Hyundai Department Store is introducing last-minute measures to comply with the new 52-hour workweek, which goes into effect next week.

Korea’s third-largest department store chain is reducing the working hours of its sales staff by one hour, the company said on Thursday.

“It’s a measure that will catch up with today’s social atmosphere that emphasizes work-life balance,” said the company in a statement.

Fifteen department stores and four discount outlets nationwide will be affected by the measure. Sales workers who used to come to work at 10 a.m. and left at 8 p.m. will go home at 7 p.m. starting July 1.

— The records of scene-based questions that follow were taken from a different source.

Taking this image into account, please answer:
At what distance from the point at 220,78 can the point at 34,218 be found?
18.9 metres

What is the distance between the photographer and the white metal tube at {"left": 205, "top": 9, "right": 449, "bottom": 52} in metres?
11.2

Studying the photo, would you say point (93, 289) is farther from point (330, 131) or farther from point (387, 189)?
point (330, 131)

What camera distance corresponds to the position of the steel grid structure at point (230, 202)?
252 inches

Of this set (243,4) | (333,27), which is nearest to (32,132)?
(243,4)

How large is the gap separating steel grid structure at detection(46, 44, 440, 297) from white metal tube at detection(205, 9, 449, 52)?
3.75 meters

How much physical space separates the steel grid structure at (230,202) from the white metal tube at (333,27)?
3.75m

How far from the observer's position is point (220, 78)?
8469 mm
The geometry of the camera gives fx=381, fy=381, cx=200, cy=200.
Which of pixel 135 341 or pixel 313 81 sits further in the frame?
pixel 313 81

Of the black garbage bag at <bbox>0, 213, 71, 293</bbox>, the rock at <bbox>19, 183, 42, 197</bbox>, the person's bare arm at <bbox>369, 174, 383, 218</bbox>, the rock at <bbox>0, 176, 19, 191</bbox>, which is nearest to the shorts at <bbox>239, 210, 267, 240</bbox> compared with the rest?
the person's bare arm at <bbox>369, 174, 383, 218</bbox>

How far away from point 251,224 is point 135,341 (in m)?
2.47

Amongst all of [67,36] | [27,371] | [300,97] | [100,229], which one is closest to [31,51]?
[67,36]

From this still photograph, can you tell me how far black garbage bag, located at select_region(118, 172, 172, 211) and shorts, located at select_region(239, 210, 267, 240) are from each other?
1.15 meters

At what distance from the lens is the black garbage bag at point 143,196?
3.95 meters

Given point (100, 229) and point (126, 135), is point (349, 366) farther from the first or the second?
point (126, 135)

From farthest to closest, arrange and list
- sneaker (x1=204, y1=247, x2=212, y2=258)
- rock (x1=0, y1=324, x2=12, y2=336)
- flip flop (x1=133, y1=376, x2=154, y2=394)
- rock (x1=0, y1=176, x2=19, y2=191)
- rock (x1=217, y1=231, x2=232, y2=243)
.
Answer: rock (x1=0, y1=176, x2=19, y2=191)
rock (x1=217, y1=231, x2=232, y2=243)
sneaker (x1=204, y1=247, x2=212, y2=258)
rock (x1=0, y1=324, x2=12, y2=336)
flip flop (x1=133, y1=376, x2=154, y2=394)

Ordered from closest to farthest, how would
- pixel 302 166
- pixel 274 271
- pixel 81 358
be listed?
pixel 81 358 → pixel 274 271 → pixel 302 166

The stores’ operating hours, however, will remain 10:30 a.m. to 8 p.m. The one-hour vacuum left by the change will be filled in by the heads of each sales department and other workers taking turns in groups of 10.

“We also took into account concerns among our business partners that their revenues will be hit hard when the operating hours shrink, as the economic slowdown is already continuing,” said a Hyundai spokesman.

The company launched a pilot program that let sales employees leave work 30 minutes early in April, and the experiment was a success.

Hyundai’s department store rivals - Lotte and Shinsegae - were quicker to slash either their working hours or operating hours, as they started to do so late in May. Hyundai is noted for its conservative work system, but it had to yield to the industry-wide trend, according to an insider.

Shinsegae Department Store announced earlier this week that it would delay its opening time by one hour to 11 a.m. starting on July 2, with the exception of its main store in central Seoul and branches in Gangnam and South Chungcheong. Its closing hours will be the same as before, at 8 p.m. on weekdays and 8:30 p.m. on weekends. Lotte has yet to adjust the operating hours for its department stores.

Lotte Confectionary, Lotte Chilsung, Lotte Liquor and Lotte Food also announced on Thursday that they hired 200 more manufacturing workers to cope with the new workweek. The additional workers make up more than 10 percent of the entire existing production work force.

The four affiliates have also vowed to introduce a flexible working hour system based on a three-month basis, given that seasonal demand in the food business fluctuates heavily.

Lotte, the fifth-largest conglomerate in Korea, has been particularly proactive about the government’s move to improve the country’s working environment.

Thirty of its subsidiaries have designated hours that employee computers must be shut off to make sure employees cannot work before 9:30 a.m. or after 6:30 p.m.